Here's a production-ready authentication pattern:

.. code-block:: python

   import os
   import logging
   import time
   from contextlib import contextmanager
   from apala_client import ApalaClient
   import requests

   logger = logging.getLogger(__name__)

   class SecureApalaClient:
       def __init__(self):
           self.api_key = os.environ["APALA_API_KEY"]
           self.base_url = os.environ["APALA_BASE_URL"]
           self._client = None
           self._last_auth_attempt = 0
           self._auth_retry_delay = 300  # 5 minutes

       @contextmanager
       def get_authenticated_client(self):
           """Context manager providing authenticated client."""
           try:
               client = self._get_client()
               yield client
           finally:
               if client:
                   client.close()

       def _get_client(self):
           """Get or create authenticated client."""
           current_time = time.time()
           
           # Create new client if needed
           if not self._client:
               self._client = ApalaClient(
                   api_key=self.api_key,
                   base_url=self.base_url
               )

           # Check if we need to authenticate
           needs_auth = (
               not self._client.access_token or 
               current_time >= (self._client.token_expires_at or 0)
           )

           if needs_auth:
               self._authenticate_with_retry()

           return self._client

       def _authenticate_with_retry(self):
           """Authenticate with exponential backoff retry."""
           current_time = time.time()
           
           # Prevent too frequent retry attempts
           if current_time - self._last_auth_attempt < self._auth_retry_delay:
               raise Exception("Authentication retry delay not met")

           max_retries = 3
           for attempt in range(max_retries):
               try:
                   logger.info(f"Authentication attempt {attempt + 1}")
                   self._client.authenticate()
                   logger.info("Authentication successful")
                   self._last_auth_attempt = current_time
                   return
               except requests.HTTPError as e:
                   logger.error(f"Auth attempt {attempt + 1} failed: {e.response.status_code}")
                   if e.response.status_code in [401, 403]:
                       # Don't retry auth errors
                       raise
                   if attempt < max_retries - 1:
                       time.sleep(2 ** attempt)  # Exponential backoff
               except requests.ConnectionError as e:
                   logger.error(f"Auth attempt {attempt + 1} connection failed: {e}")
                   if attempt < max_retries - 1:
                       time.sleep(2 ** attempt)

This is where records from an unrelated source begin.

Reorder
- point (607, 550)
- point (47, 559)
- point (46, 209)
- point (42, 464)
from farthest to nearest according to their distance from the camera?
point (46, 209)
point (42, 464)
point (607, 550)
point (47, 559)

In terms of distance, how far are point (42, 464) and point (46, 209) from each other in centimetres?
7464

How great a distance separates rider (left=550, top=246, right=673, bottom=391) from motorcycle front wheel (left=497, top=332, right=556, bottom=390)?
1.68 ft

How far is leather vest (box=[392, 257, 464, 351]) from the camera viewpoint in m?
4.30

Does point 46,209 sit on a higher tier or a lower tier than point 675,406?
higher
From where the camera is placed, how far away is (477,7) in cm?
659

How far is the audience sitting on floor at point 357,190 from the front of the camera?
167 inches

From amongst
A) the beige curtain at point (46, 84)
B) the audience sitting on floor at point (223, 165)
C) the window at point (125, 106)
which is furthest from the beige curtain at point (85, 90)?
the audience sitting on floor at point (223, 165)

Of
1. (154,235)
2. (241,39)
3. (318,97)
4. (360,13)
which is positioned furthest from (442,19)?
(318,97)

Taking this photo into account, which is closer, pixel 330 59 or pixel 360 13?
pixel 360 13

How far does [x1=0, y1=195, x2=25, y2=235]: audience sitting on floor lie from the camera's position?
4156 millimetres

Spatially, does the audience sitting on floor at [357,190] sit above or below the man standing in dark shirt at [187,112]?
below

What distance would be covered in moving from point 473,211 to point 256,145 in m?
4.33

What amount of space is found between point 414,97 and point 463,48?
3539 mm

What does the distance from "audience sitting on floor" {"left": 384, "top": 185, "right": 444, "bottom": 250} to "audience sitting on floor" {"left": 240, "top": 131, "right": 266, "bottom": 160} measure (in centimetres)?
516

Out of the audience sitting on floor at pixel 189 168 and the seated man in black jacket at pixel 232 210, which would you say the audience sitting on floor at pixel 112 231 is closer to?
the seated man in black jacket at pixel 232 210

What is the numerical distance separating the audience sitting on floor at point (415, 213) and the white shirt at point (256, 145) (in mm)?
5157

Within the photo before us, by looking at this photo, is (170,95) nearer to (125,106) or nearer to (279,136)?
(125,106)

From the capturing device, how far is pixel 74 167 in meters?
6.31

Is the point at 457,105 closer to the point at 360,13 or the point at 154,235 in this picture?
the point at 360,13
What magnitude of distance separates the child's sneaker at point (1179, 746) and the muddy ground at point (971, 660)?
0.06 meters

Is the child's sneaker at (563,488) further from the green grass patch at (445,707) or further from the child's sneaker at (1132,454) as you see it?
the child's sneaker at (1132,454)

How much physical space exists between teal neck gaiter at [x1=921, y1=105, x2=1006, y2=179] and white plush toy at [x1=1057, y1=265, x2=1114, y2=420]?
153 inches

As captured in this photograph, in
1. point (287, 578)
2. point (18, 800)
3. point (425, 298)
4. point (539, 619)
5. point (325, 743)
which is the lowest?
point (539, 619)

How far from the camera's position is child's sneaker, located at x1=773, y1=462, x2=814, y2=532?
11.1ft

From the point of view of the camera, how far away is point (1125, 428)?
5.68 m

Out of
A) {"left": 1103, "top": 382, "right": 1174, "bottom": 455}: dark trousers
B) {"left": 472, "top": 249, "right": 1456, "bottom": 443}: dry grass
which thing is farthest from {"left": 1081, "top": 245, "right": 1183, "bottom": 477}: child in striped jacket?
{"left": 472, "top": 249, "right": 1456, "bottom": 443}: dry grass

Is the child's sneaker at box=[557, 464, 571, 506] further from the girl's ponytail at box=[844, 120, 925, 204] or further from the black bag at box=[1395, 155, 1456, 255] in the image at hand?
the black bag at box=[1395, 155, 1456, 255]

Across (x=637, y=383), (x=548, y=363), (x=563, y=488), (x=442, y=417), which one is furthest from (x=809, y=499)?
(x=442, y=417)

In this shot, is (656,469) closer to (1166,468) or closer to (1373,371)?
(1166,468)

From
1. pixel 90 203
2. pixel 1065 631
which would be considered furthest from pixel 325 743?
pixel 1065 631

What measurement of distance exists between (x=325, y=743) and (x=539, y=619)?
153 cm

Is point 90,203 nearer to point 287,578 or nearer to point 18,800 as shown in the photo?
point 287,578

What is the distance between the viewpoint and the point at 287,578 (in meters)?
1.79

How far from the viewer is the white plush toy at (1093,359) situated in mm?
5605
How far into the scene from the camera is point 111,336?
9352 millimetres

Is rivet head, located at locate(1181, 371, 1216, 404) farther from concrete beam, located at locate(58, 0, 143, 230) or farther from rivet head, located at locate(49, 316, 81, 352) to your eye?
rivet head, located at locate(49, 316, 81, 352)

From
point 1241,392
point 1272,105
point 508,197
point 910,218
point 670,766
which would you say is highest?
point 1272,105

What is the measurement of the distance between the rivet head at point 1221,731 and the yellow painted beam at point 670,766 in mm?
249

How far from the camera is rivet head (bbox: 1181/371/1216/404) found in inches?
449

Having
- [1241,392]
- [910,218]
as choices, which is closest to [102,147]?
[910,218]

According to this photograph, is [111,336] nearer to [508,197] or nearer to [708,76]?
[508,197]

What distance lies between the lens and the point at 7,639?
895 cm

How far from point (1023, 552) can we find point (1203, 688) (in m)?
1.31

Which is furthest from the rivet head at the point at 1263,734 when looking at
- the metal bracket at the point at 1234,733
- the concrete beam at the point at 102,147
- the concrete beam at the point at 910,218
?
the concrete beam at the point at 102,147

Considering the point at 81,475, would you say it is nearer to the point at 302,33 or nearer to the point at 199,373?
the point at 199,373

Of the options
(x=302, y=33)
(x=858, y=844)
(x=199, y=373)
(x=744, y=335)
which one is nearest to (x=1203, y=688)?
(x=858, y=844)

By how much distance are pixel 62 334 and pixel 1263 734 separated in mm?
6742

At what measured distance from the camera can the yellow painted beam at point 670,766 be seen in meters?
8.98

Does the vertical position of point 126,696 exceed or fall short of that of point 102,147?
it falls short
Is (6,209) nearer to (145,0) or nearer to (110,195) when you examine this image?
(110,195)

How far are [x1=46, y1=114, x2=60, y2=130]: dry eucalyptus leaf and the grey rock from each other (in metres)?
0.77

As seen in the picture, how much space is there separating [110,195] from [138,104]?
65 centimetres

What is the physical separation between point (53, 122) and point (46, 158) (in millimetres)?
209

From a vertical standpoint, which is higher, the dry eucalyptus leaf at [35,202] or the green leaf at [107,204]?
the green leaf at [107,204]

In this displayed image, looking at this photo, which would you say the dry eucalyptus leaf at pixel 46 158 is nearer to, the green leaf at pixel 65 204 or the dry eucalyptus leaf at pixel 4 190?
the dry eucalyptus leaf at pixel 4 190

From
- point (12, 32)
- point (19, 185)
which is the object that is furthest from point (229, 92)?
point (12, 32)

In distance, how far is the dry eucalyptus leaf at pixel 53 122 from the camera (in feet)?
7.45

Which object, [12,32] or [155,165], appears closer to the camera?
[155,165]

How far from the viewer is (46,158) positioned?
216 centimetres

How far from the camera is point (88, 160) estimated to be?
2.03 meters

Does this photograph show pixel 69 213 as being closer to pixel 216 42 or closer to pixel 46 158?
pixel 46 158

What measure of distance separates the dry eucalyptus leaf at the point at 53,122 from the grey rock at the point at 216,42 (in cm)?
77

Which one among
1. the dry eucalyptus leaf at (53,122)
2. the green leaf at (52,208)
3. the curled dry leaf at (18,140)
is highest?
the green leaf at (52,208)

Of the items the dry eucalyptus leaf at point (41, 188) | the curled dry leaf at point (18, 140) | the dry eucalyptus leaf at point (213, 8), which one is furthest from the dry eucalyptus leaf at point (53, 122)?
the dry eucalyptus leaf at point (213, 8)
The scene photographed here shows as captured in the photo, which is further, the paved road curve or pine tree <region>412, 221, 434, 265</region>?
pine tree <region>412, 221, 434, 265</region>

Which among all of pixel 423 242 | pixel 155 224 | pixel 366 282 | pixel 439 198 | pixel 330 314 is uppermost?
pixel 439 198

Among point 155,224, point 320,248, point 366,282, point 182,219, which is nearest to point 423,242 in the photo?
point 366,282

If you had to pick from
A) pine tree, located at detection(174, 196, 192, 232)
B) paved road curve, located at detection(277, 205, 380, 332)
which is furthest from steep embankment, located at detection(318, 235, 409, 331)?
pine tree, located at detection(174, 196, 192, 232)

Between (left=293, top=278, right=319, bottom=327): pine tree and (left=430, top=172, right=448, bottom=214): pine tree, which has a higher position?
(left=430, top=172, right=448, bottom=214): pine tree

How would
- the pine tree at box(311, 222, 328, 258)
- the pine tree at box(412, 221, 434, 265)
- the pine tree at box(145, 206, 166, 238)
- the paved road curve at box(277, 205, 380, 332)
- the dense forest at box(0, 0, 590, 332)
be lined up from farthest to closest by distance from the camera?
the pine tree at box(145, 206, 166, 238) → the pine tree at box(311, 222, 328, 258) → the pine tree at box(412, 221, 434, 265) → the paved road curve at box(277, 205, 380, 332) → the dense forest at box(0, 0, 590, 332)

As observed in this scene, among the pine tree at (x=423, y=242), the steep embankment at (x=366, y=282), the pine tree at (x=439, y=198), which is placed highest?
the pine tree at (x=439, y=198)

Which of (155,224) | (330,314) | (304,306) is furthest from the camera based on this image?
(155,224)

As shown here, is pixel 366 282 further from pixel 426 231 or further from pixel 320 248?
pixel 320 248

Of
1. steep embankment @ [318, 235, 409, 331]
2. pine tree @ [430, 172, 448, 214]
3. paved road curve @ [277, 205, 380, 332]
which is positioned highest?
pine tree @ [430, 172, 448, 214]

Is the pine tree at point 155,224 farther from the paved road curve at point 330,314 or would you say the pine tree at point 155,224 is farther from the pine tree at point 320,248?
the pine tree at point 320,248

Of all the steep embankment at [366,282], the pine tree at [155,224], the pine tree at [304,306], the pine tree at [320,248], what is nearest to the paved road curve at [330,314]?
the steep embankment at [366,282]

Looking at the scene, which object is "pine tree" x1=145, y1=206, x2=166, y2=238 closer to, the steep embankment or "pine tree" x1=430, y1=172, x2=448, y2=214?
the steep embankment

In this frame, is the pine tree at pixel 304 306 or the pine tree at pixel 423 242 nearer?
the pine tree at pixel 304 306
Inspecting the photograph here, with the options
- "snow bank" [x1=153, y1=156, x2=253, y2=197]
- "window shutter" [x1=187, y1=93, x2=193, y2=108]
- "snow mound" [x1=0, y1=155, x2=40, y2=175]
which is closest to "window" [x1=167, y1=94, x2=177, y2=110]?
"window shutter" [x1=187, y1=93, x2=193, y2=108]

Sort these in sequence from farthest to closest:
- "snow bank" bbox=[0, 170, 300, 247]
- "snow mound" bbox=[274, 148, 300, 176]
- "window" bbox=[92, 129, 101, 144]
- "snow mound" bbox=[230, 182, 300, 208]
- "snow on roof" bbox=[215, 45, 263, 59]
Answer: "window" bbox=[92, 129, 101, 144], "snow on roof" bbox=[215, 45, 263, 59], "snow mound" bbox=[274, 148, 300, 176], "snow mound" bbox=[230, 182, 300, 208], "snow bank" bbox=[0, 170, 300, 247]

           self._last_auth_attempt = current_time
           raise Exception(f"Authentication failed after {max_retries} attempts")

   # Usage
   secure_client = SecureApalaClient()
   
   with secure_client.get_authenticated_client() as client:
       response = client.message_process(...)

Debugging Authentication
------------------------

Enable debug logging to troubleshoot authentication issues:

.. code-block:: python

   import logging
   import urllib3

   # Enable debug logging
   logging.basicConfig(level=logging.DEBUG)
   urllib3.disable_warnings()  # Optional: disable SSL warnings

   client = ApalaClient(api_key="your-key", base_url="https://server.com")
   
   try:
       auth_response = client.authenticate()
       print("Debug: Authentication successful")
   except Exception as e:
       print(f"Debug: Authentication failed - {e}")

This will show detailed HTTP request/response information to help diagnose authentication problems.